Vivid language is a secret to powerful stories, illustrations, and even preaching. Word pictures, vibrant description, and strong action verbs are the life blood of engaging preaching. The great preachers and sermons of the past, from Jonathan Edwards' "Sinners in the Hands of an Angry God" to R.G. Lee's "Payday Someday" to W. A. Criswell's "If We Live or Die" (and just about anything Spurgeon preached) relied heavily on vivid images and language.
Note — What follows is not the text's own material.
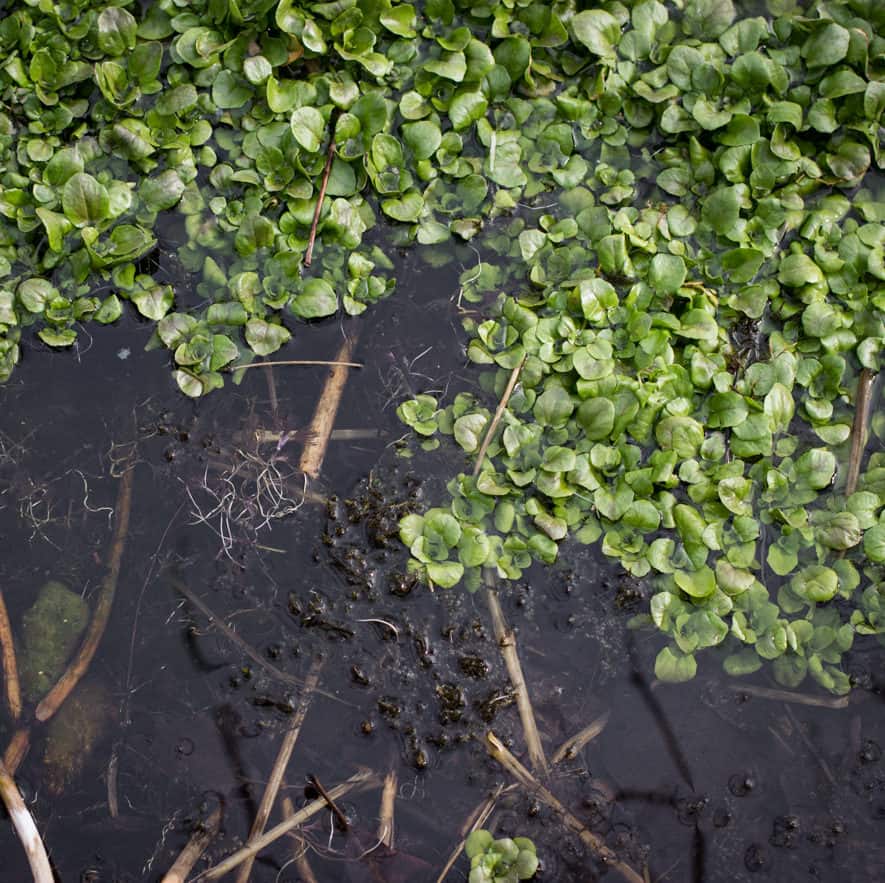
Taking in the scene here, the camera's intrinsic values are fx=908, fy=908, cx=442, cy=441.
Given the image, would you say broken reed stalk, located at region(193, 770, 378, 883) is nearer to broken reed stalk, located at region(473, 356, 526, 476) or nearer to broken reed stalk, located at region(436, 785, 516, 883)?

To get into the habit of using picturesque speech, read a great sermon or two every day. Listen to great preaching on tape, CD, or in streaming audio from the internet. Enroll in some type of personal program to enrich and increase your vocabulary. Learn a new word or two every week and force yourself to use them. Read a lot.

4. Make them personal.

Probably nothing else we say about illustrations will be as debatable as this piece of advice, but we are great believers in using tasteful, appropriate personal illustrations. Other kinds of stories and anecdotes may work fine, but you will be amazed to discover that the people who give you their time every Sunday morning are most interested in your personal stories.

They enjoy hearing about your struggles, your victories, and even your thoughts. They don't have to be stories of earth-shattering drama or personal crisis, just little insights that shed some light on the subject of the text.

A few words of warning about personal illustrations are worth mentioning.

  • Your illustrations can be personal, but they cannot be too personal. In other words, no one wants to know about your sexual practices or sins (no matter how long ago they occurred), your struggles with money, or your dislike of your in-laws. You can't talk about any sin or weakness in your life that is still unresolved or even too fresh. In the same way, you might get away with telling in a humorous fashion about an argument you once had with your wife years ago, but don't tell them about the fuss you had yesterday! They aren't necessarily sure your marriage will survive it!

  • And when it comes to illustrations about family, ask permission from any family member you will mention before you dare use it. Their answer will depend on their personality and their confidence in you, but if they say no, respect it and accept that answer. Do not let your family feel like they have no privacy or control of how their private lives are presented to the congregation.

Let sanctified common sense guide your use of personal illustrations and you will find them worthwhile.

5. Look for illustrations everywhere.

If a pastor averages preaching just two sermons a week, fifty weeks per year, he will preach one hundred sermons. And if he uses one illustration for every introduction, conclusion, and three main points per sermon, then he requires five illustrations per sermon and five hundred illustrations per year! If he stays in one church for long, he will discover how difficult coming up with fresh illustrations can be.

Many pastors have actually discovered that they can repeat whole sermon series in the same church years later – so long as they change the illustrations. But if a pastor repeats an illustration, no matter how good it may be, his congregation may think of his preaching as tired, worn-out, and stale – even if the sermon is new and only the illustration is repeated.